In my quest to be an eco fabuous, glam green goddess of motherhood, I attempted to make natural dyes last night for our Easter eggs.  I had read an article in The Green Guide about making natural dyes, and also had an article pulled out of last year’s Country Home about natural dyes for Easter eggs.  So, I decided to make hard boiled eggs and natural dyes.  With my darling children. 

It started off with the typical questions from my 5 year old, “Mom, why does an Easter bunny leave eggs?  Why isn’t it an Easter chick?”  Trying to skip over answering that one, and my husband mumbling something about Bunnies being better than Chicks, I asked my son to pull out the eggs.  Not the best thing for a 5 year old to do.  “Mom, think I can catch this?”  Splat in the hand, with dripping yolk.  No, not without crushing it.  One egg down.

We put the eggs on to boil.  Another egg-catastrophe as it rolled onto the floor.  We started with the dyes.  My daughter wanted pink.  Okay, 1 cup pickled beet juice and 1 tablespoon vinegar to set the color.  That was easy.  ‘Til my daughter stuck her hands in it to see how pink it was.  And wiped her hands off on her dress.  She also wanted purple.  Okay, 1 cup grape juice and 1 tablespoon vinegar.  Easy.   My son wanted yellow.  Okay.  Orange peel from one orange, boil in 4 cups of water with 2 tablespoons vinegar for 15 to 30 minutes, depending on how dark  you want the color, cool, strain.   We also did red with red onion skins and green with spinach. 

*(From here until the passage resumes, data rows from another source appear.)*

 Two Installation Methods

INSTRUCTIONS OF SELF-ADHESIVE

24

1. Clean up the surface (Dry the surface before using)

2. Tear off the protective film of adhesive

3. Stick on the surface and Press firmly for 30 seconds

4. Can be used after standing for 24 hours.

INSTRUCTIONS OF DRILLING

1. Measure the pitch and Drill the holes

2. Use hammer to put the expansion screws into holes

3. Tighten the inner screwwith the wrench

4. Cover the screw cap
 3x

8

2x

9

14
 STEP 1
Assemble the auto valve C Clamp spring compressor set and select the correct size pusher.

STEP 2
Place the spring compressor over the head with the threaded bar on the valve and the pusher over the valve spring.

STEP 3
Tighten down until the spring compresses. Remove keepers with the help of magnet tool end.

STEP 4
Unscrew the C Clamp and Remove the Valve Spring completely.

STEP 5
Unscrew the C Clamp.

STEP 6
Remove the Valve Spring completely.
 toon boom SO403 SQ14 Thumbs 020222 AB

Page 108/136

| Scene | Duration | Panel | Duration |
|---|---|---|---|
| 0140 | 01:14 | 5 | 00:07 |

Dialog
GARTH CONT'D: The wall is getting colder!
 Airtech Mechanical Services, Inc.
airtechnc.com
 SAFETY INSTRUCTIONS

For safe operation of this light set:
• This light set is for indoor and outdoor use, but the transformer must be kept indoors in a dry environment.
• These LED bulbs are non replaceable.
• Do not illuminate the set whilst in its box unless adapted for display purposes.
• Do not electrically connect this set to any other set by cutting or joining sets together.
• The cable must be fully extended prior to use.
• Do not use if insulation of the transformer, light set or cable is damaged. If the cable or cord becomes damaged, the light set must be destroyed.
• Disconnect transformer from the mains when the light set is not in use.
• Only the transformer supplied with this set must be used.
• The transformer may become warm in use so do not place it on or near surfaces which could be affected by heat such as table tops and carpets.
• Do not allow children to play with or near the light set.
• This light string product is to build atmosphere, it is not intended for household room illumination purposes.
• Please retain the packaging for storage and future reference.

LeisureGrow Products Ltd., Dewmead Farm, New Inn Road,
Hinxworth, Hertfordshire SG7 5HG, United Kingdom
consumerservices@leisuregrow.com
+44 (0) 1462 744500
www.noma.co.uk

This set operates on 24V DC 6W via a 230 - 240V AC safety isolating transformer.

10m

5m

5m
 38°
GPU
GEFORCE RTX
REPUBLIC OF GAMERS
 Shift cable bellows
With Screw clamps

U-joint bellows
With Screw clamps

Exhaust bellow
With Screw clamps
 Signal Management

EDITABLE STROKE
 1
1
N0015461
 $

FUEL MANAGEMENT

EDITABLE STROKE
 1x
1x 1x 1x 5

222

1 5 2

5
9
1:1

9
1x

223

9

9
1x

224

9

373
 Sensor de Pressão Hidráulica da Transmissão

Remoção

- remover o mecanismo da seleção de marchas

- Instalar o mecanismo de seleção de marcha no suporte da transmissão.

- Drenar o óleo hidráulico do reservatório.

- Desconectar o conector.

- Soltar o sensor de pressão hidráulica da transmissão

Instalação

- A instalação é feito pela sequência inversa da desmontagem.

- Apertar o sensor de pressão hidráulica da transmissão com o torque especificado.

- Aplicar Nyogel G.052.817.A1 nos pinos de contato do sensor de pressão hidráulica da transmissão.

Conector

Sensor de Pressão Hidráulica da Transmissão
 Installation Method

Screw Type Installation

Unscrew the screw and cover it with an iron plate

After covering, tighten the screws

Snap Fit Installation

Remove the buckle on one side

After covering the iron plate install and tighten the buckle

It was fun with my kids pulling out stuff to boil and asking what color it would be.  Impromptu science lesson.  Various pots boiled merrily away, and strange odors wafted.  Kind of a mad scientist, eco fabulous kitchen going.  Got everything cooled, started dipping the eggs in.  You really have to let them sit in the dye for at least 15 minutes to get much color – it would probably be best to leave overnight in the refrigerator if you wanted dark color.  The problem with the waiting, as opposed to the drop in conventional pellets, is that your kids get bored.  Or have to take bathroom breaks.  And you really shouldn’t leave children alone with dye.  Natural or not.  Do you think the daycare will notice my son has slightly green cheeks this morning, or that my daughter has pink and purple hair?